| Request |
Copy out exactly the lines from the one containing "From the photo, how" through the end of the records, and no pictures.

(Source records)
>>>
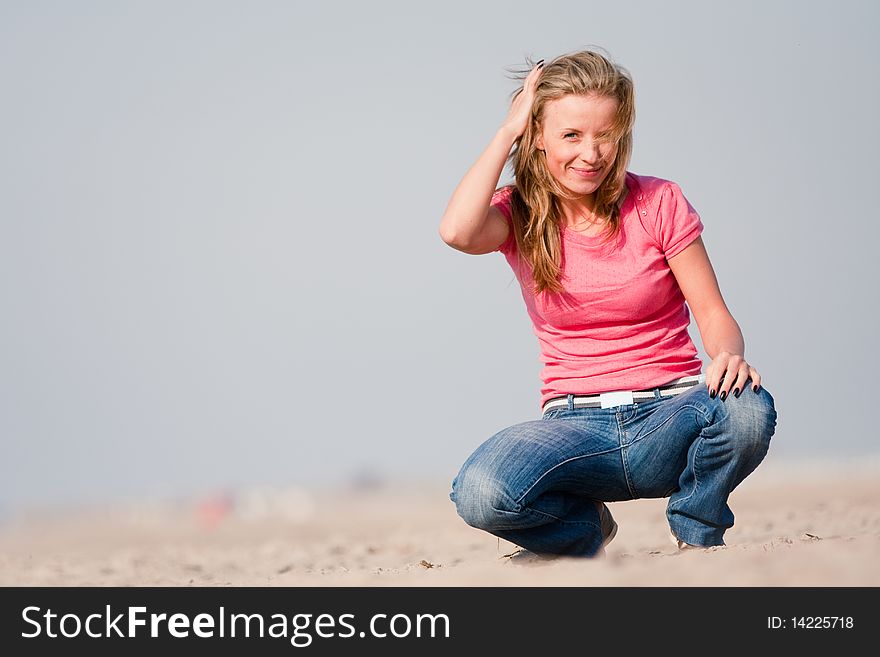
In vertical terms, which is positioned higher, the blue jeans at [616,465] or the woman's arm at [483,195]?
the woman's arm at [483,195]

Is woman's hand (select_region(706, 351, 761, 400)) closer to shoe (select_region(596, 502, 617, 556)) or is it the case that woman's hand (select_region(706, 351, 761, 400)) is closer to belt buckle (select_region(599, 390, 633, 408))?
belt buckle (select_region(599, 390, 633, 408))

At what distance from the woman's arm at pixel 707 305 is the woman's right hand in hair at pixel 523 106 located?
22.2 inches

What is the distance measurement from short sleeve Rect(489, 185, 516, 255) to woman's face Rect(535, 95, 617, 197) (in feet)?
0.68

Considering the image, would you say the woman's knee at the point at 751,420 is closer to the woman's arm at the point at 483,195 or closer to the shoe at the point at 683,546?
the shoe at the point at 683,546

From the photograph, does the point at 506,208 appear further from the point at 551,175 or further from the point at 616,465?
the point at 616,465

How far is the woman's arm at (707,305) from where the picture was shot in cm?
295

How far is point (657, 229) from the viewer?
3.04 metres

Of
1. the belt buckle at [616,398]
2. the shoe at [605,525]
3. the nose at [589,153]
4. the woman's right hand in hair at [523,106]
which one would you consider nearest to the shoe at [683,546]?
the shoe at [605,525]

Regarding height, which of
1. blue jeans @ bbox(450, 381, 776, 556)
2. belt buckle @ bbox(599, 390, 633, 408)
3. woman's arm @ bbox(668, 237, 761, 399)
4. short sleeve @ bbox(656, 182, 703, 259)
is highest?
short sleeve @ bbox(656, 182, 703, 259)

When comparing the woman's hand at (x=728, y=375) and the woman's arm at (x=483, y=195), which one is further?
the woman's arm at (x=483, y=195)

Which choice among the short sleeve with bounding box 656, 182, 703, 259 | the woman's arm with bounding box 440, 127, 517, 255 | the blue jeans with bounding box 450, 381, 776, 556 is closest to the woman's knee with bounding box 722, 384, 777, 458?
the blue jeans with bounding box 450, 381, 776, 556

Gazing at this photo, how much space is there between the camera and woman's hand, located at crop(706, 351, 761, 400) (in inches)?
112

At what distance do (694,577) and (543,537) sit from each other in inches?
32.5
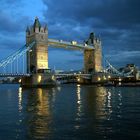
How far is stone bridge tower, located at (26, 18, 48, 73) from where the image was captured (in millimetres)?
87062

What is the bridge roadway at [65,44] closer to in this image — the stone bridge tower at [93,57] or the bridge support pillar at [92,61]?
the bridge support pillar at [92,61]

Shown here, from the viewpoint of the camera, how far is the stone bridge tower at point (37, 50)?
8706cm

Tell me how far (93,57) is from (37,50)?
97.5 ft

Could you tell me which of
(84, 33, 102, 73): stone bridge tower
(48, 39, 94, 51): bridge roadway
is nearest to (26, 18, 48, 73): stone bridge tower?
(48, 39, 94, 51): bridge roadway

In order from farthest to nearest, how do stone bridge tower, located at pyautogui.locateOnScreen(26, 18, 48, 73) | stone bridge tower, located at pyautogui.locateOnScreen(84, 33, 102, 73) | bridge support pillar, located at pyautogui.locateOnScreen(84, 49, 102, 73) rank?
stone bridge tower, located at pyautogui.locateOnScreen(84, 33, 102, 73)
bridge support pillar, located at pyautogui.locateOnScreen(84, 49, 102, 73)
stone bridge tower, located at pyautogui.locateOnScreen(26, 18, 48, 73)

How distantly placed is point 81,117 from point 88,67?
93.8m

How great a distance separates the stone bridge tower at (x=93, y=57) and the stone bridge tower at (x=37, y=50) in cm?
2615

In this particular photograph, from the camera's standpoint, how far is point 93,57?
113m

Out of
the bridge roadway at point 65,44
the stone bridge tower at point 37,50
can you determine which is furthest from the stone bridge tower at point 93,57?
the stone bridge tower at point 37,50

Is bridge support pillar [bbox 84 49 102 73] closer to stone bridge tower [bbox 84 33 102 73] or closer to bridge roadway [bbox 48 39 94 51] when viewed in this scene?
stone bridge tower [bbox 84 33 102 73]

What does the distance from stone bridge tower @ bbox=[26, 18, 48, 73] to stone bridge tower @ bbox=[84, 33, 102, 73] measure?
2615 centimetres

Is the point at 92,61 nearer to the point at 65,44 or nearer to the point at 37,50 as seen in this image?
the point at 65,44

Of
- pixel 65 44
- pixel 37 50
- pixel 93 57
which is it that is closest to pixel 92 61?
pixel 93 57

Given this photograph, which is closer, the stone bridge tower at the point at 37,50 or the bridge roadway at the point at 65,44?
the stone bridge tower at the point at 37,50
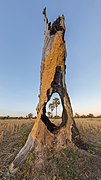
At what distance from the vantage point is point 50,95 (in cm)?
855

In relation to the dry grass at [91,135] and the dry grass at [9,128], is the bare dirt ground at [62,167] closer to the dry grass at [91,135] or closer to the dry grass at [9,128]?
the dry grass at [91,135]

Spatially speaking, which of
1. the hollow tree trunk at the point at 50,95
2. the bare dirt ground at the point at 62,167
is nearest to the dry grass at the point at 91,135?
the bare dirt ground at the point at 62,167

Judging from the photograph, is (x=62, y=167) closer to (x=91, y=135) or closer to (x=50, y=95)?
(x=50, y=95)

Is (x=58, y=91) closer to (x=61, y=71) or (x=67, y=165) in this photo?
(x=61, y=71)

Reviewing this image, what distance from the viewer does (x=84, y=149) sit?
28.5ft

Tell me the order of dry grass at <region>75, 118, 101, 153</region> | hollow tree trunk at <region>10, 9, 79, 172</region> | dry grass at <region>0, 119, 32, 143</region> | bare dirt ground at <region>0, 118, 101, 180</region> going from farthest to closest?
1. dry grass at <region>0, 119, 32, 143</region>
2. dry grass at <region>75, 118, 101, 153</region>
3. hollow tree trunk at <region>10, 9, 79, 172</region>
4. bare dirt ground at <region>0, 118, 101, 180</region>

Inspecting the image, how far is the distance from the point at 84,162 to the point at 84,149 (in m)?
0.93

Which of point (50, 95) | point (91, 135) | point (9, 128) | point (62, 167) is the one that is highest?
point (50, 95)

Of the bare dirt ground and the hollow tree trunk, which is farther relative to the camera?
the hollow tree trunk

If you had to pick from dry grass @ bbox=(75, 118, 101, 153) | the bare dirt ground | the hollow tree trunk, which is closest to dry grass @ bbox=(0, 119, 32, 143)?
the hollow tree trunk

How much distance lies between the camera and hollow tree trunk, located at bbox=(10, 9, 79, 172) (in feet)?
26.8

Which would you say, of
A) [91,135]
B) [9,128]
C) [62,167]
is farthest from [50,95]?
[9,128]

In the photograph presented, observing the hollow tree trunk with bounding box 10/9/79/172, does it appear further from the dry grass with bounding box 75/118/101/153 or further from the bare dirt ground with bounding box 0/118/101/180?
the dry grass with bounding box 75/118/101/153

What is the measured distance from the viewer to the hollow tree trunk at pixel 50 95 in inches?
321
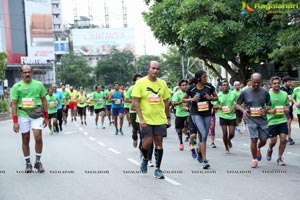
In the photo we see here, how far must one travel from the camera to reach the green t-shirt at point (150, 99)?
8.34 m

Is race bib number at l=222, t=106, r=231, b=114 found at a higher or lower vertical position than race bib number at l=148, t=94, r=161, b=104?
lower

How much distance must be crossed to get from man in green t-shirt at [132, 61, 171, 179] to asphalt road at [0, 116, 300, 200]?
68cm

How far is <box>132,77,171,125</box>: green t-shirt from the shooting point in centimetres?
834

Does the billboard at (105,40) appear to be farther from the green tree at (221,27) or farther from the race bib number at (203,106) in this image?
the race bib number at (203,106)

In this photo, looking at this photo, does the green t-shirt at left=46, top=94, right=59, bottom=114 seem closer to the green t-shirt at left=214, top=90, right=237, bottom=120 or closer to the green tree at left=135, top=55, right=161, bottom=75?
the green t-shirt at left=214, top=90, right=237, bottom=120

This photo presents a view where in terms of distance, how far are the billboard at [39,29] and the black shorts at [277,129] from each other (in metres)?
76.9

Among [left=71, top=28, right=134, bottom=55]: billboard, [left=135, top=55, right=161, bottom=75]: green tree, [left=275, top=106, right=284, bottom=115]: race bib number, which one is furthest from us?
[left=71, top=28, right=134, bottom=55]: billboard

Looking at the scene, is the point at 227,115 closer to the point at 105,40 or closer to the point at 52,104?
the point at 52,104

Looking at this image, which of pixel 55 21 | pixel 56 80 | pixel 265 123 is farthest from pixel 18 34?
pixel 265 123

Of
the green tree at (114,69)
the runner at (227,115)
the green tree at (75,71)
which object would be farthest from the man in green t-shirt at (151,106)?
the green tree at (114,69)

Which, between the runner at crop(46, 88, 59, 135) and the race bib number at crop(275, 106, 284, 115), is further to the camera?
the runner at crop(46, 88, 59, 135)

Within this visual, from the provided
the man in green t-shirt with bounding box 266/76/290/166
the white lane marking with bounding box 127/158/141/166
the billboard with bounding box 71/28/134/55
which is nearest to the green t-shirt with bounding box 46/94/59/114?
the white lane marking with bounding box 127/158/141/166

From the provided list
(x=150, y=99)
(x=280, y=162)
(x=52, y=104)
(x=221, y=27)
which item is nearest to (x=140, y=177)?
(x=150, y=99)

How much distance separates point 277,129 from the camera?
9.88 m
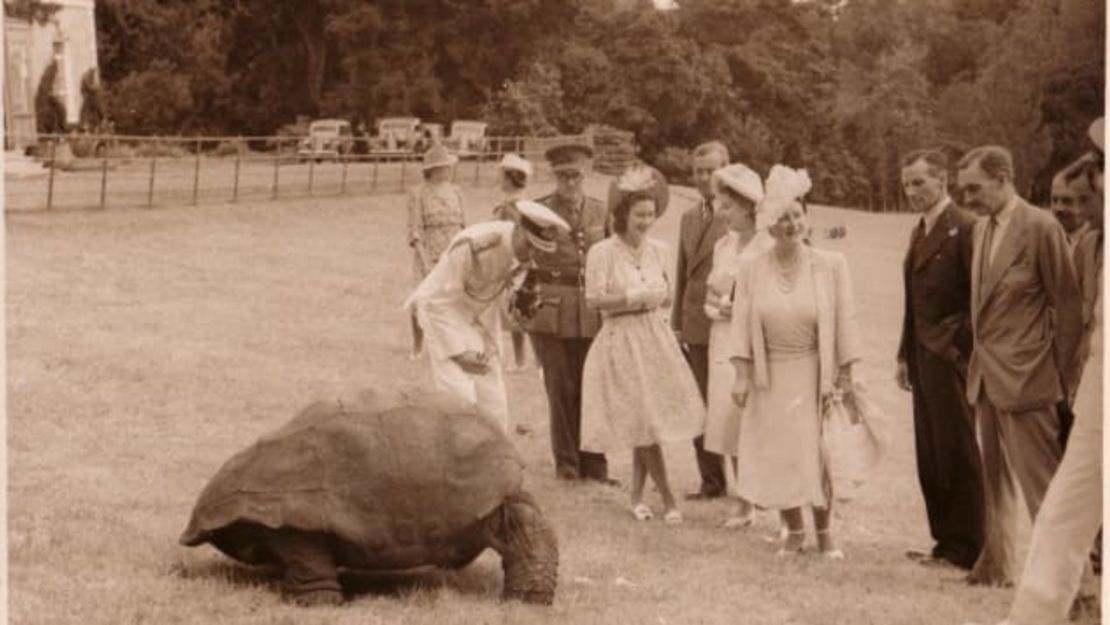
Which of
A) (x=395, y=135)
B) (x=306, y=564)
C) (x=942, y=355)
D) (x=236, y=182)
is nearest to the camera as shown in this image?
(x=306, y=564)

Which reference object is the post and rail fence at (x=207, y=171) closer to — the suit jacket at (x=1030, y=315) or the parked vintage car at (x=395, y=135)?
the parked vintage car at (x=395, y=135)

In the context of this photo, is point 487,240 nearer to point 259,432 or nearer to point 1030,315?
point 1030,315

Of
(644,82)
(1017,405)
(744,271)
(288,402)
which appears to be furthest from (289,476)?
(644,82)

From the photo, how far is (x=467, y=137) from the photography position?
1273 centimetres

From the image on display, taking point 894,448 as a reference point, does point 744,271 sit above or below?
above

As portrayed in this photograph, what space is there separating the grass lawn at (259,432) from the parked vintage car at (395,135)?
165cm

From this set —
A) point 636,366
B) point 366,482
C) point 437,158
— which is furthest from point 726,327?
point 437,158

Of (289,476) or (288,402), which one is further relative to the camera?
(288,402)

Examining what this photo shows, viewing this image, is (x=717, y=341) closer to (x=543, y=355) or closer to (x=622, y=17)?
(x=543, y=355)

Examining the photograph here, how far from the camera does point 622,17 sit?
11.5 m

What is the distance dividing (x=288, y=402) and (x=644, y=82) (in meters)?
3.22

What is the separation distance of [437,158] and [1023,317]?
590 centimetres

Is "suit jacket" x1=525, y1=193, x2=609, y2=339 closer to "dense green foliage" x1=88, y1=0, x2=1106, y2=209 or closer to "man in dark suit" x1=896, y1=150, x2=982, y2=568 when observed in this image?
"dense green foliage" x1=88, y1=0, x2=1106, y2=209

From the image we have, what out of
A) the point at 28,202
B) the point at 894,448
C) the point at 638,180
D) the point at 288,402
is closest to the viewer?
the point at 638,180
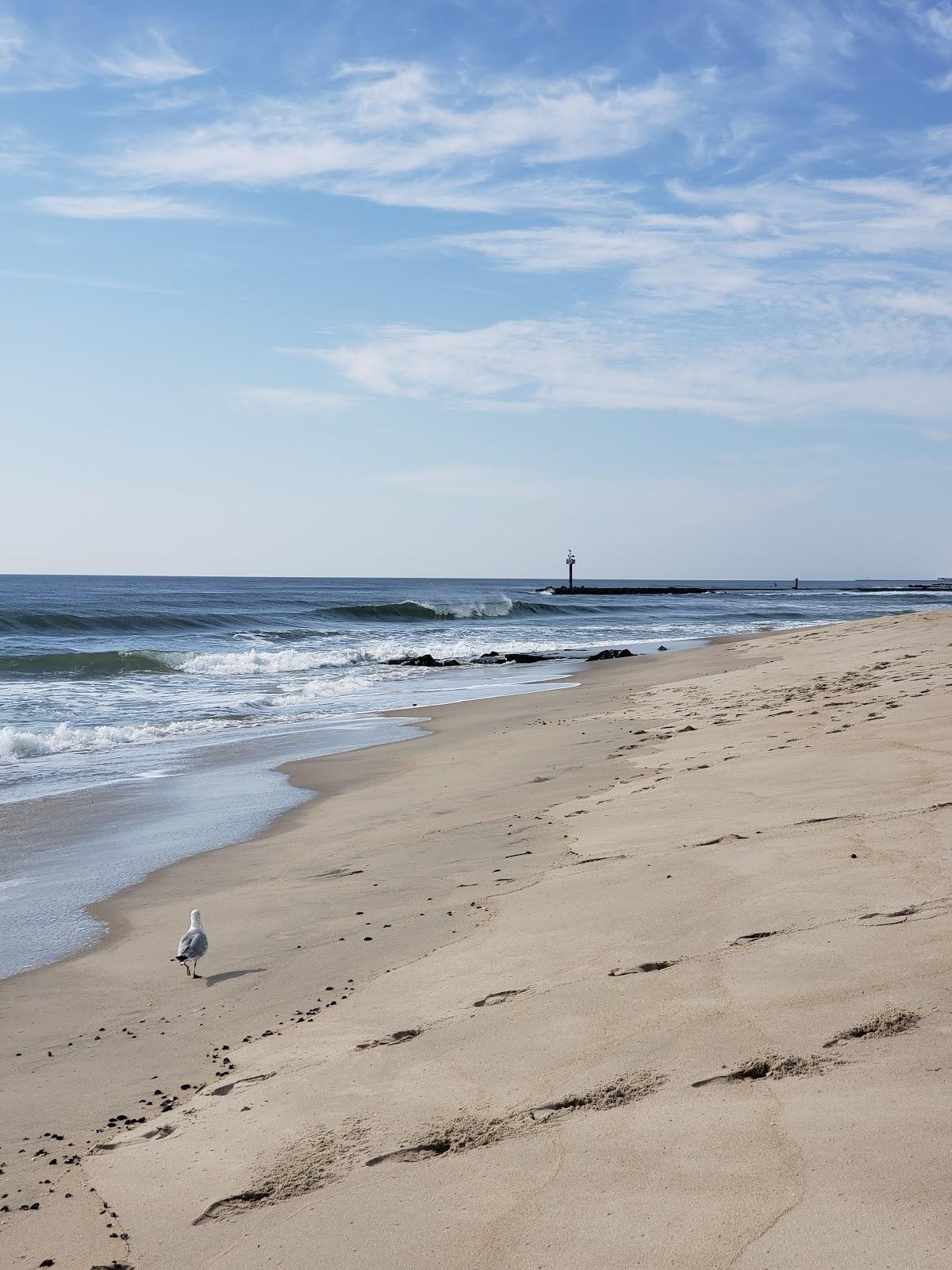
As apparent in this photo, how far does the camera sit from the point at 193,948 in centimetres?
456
<<<
| Problem solution |
From the photo, how far is (x=467, y=137) from the photography position?
1273 centimetres

From the image on display, taking point 894,448 as a reference point, does point 744,271 sit above or below?
above

As portrayed in this photograph, what space is there separating the grass lawn at (259,432) from the parked vintage car at (395,135)?
165cm

From this set —
A) point 636,366
B) point 366,482
C) point 437,158
— which is furthest from point 726,327?
point 437,158

Of (289,476) or (288,402), which one is further relative to the camera?
(288,402)

Examining what this photo shows, viewing this image, is (x=717, y=341) closer to (x=543, y=355) or closer to (x=622, y=17)?
(x=543, y=355)

Examining the photograph here, how far from the camera does point 622,17 sit?
11.5 m

What is the distance dividing (x=288, y=402) and (x=644, y=82) (in meters)?
3.22

What is the separation distance of [437,158] and [1023,317]?
590 centimetres

Is "suit jacket" x1=525, y1=193, x2=609, y2=339 closer to "dense green foliage" x1=88, y1=0, x2=1106, y2=209 or closer to "man in dark suit" x1=896, y1=150, x2=982, y2=568 when observed in this image?
"dense green foliage" x1=88, y1=0, x2=1106, y2=209

From the image we have, what out of
A) the point at 28,202
B) the point at 894,448
C) the point at 638,180
D) the point at 288,402
is closest to the viewer?
the point at 638,180
As apparent in this photo, how far does the camera sit from the point at 193,948 in centimetres?
456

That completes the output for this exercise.